After three weeks of discussions, the Salt Lake County Council has given tentative approval to most of Mayor Peter Corroon’s 2013 budget proposal. Final adoption of the budget will follow a council public hearing the evening of Tuesday, December 11, 2012.

Included in the budget will be a 16.2% property tax increase designed in part to fund rehabilitation and renovation of aging county facilities and partial restoration of lost salary and benefits for county employees.

“We have five years of pent-up budget demand while we struggle to address multi-million dollar issues,” says Mayor Corroon. “This budget will address a structural financial deficit, lagging employee compensation, rising fuel and other utility costs, increasing service demands and a growing list of deferred capital maintenance needs.”

A dozen years ago in December, 2000, the outgoing County Commission approved a tax increase—the last countywide tax increase. At that time:
    • A gallon of gas cost $1.26
    • US Postage Stamps were 33 cents each
    • The average home price in SLCo was $156,000

In twelve years all those costs have risen significantly.

“We put off a tax increase during the height of the Great Recession.
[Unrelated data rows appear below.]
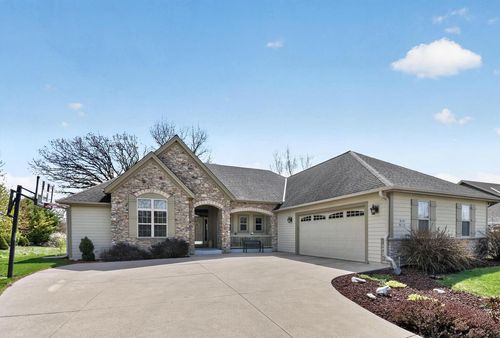 W164S7114 Raven Road, MUSKEGO, WI, 53150 | Card Image
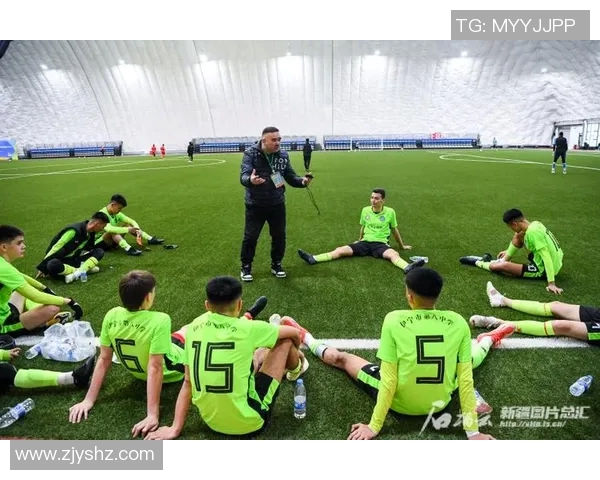 从绿茵场到聚光灯下足球明星经典动作手势的魅力解析 从绿茵场到聚光灯下足球明星经典动作手势的魅力解析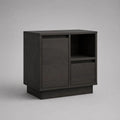 Comodino rettangolare in MDF nero con anta, cassetto e vano aperto, 60 x 40 x 65 cm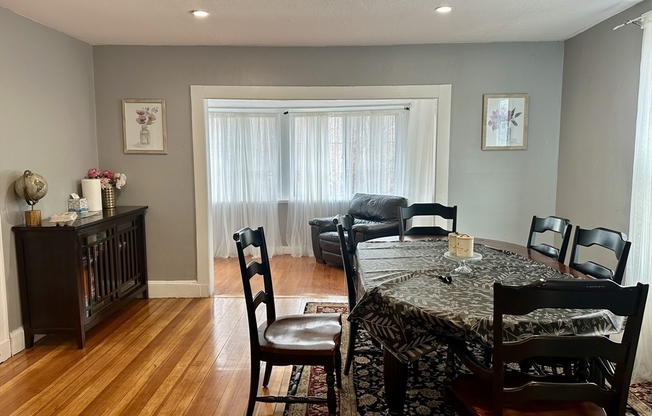 16 LARK ST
We absorbed our rising costs to off-set the impact on county taxpayers,” added Mayor Corroon. “We have waited as long as we responsibly could wait before requesting an increase.”

The 16.2% property tax increase applies only to the County portion of property taxes, about 3%, or $59 per year on a $238,000 home in Salt Lake County.

The tentative budget, if adopted in its present form, protects the County’s Triple-A bond rating, structurally balances the budget for the next four years and re-coups some employee compensation dating back to 2009.